La Comtesse de Castiglione au bal du 17 février 1857
Aquilin Schad, peintre ; Louis Pierson (1822-1913), photographe, 1857.
BnF, département des Estampes et de la Photographie, Musée IV
© Bibliothèque nationale de France
Virginia Oldoini Verasis, comtesse de Castiglione (1835-1899), aristocrate née à Florence, mal mariée à un noble piémontais, était parente de Cavour, qui eut l'idée d'utiliser sa beauté et son intelligence au service de la cause italienne en l'envoyant à Paris ; elle y devint la maîtresse de Napoléon III. Elle a inspiré à Zola le personnage de Clorinde Balbi dans Son Excellence Eugène Rougon.
Grande manipulatrice, Clorinde sait séduire Rougon :
"La vérité était qu'il la trouvait gênante, avec son immobilité de statue.

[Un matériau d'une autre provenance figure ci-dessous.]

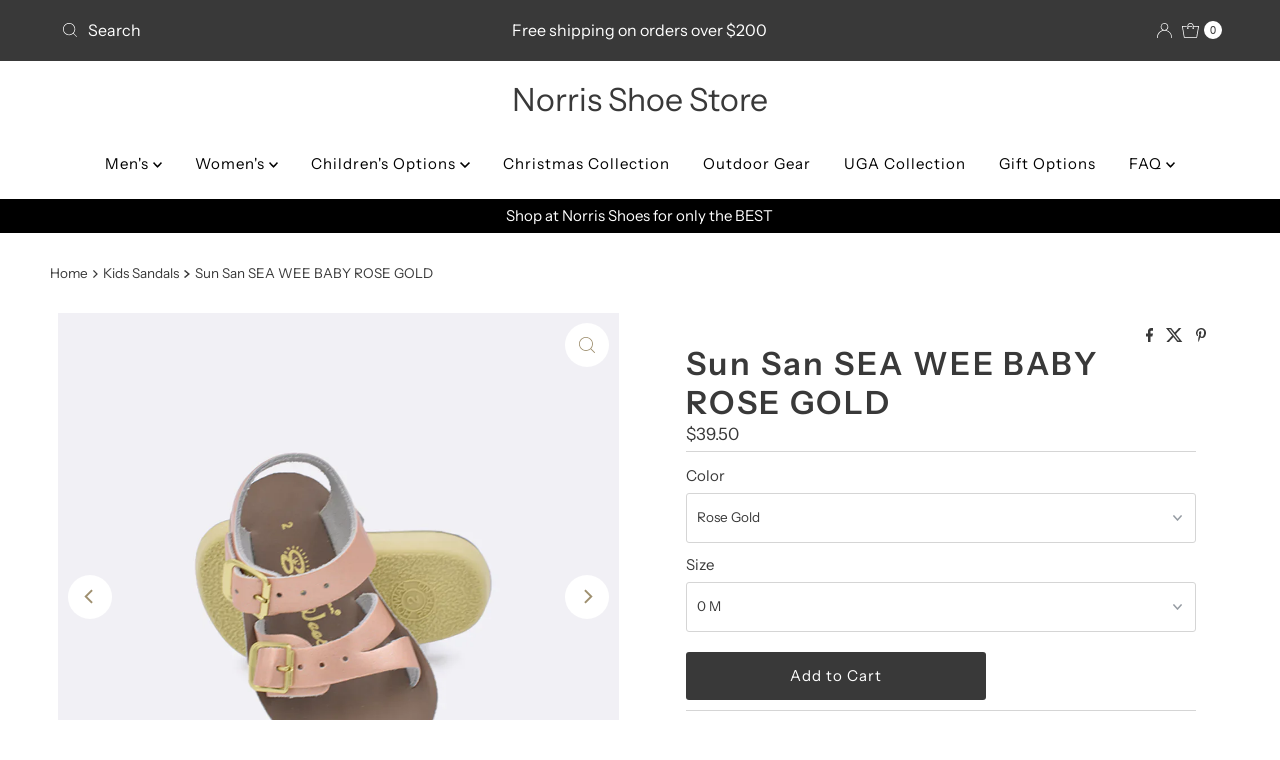

--- FILE ---
content_type: application/javascript; charset=utf-8
request_url: https://analyzely.gropulse.com/get_script?shop=af17ac-2.myshopify.com
body_size: -110
content:

  (function(){
    if (location.pathname.includes('/thank_you') || location.pathname.includes('/thank-you')) {
      var script = document.createElement("script");
      script.type = "text/javascript";
      script.src = "https://analyzely.gropulse.com/get_purchase_page_script?shop=af17ac-2.myshopify.com";
      document.getElementsByTagName("head")[0].appendChild(script);
    }
  })();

Elle semblait si victorieuse, si certaine d'être classiquement belle, que, s'il avait osé, il l'aurait critiquée comme un marbre dont certaines puissances blessaient ses yeux bourgeois ; il aurait préféré une taille plus mince, des hanches moins larges, une poitrine placée moins bas. Puis, une envie d'homme brutal lui vint, celle de la prendre au mollet. Il dut s'éloigner davantage, pour ne pas céder à cette envie.
‘Vous avez assez vu ? demanda Clorinde, toujours sérieuse et convaincue. Attendez, voici autre chose.’ Et, brusquement, elle ne fut plus Diane. Elle laissa tomber son arc, elle fut Vénus. Les mains rejetées derrière la tête, nouées dans son chignon, le buste renversé à demi, haussant les pointes des seins, elle souriait, ouvrait à demi les lèvres, égarait son regard, la face comme noyée tout d'un coup dans du soleil. Elle paraissait plus petite, avec des membres plus gras, toute dorée d'un frisson de désir, dont il semblait voir passer les moires chaudes sur sa peau de satin. Elle était pelotonnée, s'offrant, se faisant désirable, d'un air d'amante soumise qui veut être prise entière dans un embrassement.
M. Brambilla, M. Staderino et M. Viscardi, sans quitter leur raideur noire de conspirateurs, l'applaudirent gravement.
‘Brava ! brava ! brava !’
M. La Rouquette éclatait d'enthousiasme, tandis que le chevalier Rusconi, qui s'était rapproché de la table, pour tendre la cigarette à la jeune fille, restait là, le regard pâmé, avec un léger balancement de la tête, comme s'il battait le rythme de son admiration.
Rougon ne dit rien. Il noua si fortement ses mains, que les doigts craquèrent. Un léger frisson venait de lui courir de la nuque aux talons. Alors, il ne songea plus à s'en aller, il s'installa."